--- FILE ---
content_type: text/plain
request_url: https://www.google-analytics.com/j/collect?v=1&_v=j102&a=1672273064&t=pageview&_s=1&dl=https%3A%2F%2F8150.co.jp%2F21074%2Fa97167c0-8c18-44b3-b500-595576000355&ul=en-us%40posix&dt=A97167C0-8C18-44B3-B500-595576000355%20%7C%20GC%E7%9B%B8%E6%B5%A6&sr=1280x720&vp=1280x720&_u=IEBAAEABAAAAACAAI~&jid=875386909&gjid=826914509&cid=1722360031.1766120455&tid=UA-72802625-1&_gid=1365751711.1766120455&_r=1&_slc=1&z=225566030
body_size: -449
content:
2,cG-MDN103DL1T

· · ·

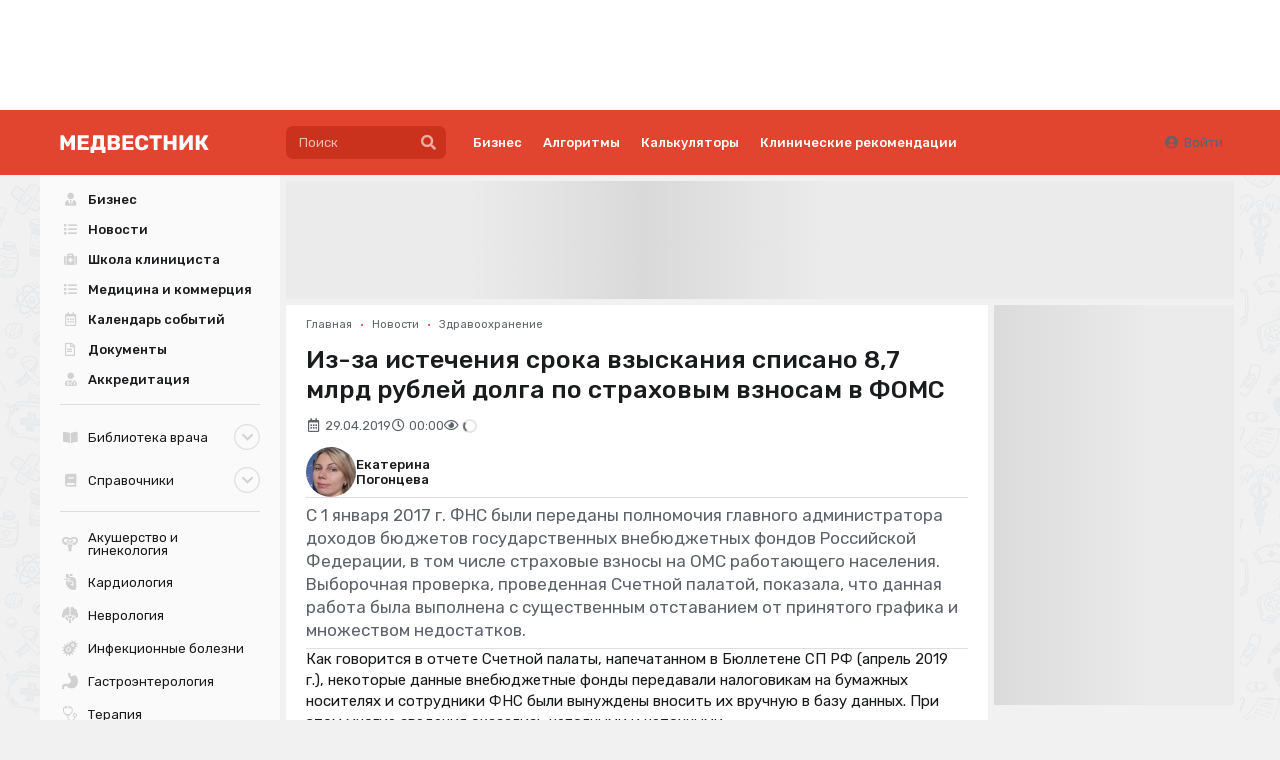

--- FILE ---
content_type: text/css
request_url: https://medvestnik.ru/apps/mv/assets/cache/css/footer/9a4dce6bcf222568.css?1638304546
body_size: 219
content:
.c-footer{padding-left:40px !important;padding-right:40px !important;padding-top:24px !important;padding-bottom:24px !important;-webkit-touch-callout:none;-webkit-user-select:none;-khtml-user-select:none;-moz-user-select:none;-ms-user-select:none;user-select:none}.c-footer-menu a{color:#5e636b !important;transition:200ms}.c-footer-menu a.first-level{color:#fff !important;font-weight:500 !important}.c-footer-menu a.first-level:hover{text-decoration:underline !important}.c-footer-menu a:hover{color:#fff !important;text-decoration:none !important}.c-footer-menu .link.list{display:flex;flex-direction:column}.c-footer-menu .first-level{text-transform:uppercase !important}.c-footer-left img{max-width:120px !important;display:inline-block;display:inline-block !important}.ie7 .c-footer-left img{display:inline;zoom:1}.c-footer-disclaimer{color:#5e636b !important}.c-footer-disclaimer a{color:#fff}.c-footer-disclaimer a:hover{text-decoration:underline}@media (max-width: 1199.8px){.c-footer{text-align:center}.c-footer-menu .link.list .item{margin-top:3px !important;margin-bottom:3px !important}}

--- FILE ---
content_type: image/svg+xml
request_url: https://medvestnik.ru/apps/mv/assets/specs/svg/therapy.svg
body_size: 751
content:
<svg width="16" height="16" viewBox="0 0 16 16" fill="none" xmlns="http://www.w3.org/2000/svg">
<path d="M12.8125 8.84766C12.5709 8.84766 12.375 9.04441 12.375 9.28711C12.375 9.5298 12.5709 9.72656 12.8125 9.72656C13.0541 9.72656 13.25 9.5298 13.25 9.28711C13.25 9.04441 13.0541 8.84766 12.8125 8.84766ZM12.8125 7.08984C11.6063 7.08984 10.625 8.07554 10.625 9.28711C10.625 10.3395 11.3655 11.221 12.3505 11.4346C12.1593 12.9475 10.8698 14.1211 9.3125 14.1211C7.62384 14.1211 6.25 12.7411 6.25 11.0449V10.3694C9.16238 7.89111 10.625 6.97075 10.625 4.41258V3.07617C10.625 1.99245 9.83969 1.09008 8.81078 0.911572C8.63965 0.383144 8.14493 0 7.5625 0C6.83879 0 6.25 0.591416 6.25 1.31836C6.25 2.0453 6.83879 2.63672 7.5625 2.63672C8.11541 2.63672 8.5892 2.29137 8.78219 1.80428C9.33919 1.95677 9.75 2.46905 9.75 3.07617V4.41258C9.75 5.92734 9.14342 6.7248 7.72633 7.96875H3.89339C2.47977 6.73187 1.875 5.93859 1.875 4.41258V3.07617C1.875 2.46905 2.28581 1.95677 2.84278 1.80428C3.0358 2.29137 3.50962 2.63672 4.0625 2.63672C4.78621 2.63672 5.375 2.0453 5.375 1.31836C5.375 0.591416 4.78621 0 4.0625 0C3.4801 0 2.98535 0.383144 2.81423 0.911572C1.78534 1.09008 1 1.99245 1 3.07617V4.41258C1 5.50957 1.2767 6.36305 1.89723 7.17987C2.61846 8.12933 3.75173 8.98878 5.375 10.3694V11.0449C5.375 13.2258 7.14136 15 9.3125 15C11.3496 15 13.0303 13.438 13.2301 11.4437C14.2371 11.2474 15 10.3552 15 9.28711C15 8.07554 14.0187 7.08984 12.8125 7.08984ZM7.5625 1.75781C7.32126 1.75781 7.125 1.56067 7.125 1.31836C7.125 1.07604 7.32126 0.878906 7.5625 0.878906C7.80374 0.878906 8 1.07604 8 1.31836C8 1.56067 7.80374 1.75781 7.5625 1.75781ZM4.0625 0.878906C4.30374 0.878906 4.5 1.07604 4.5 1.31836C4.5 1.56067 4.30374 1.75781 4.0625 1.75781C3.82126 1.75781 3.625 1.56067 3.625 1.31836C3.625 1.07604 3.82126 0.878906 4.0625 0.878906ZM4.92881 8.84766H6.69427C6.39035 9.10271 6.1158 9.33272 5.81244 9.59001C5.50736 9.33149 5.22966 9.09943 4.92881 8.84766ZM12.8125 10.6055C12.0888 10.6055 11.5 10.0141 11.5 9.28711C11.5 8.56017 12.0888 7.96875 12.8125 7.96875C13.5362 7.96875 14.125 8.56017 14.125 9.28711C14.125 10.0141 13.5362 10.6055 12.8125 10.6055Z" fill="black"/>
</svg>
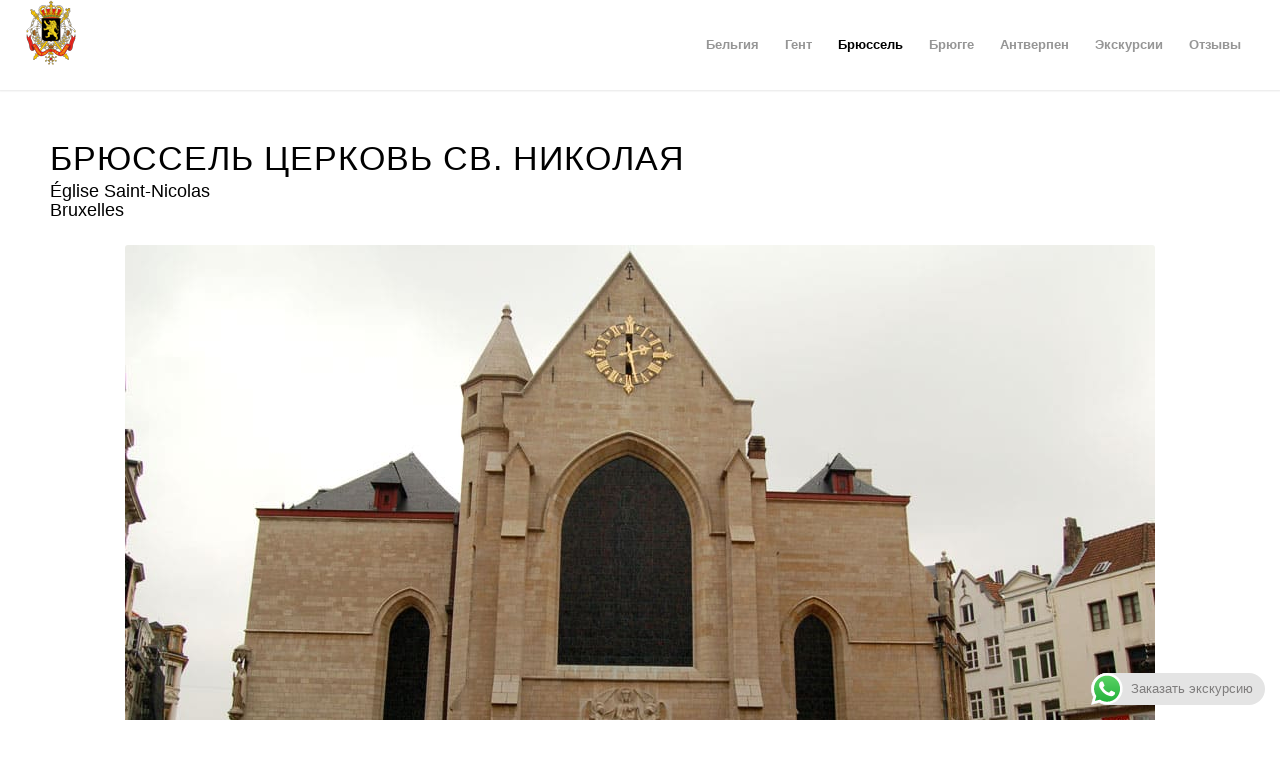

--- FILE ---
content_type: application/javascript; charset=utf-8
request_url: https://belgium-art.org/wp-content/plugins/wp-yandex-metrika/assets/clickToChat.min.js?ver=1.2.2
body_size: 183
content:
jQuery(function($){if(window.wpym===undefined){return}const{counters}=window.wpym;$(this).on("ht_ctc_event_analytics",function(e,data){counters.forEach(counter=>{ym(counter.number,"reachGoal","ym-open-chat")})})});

· · ·

**Problem statement**. All lines above with "apps" in them should be returned.

**Solution below**.
request_url: https://medvestnik.ru/apps/mv/assets/cache/css/footer/9a4dce6bcf222568.css?1638304546
request_url: https://medvestnik.ru/apps/mv/assets/specs/svg/therapy.svg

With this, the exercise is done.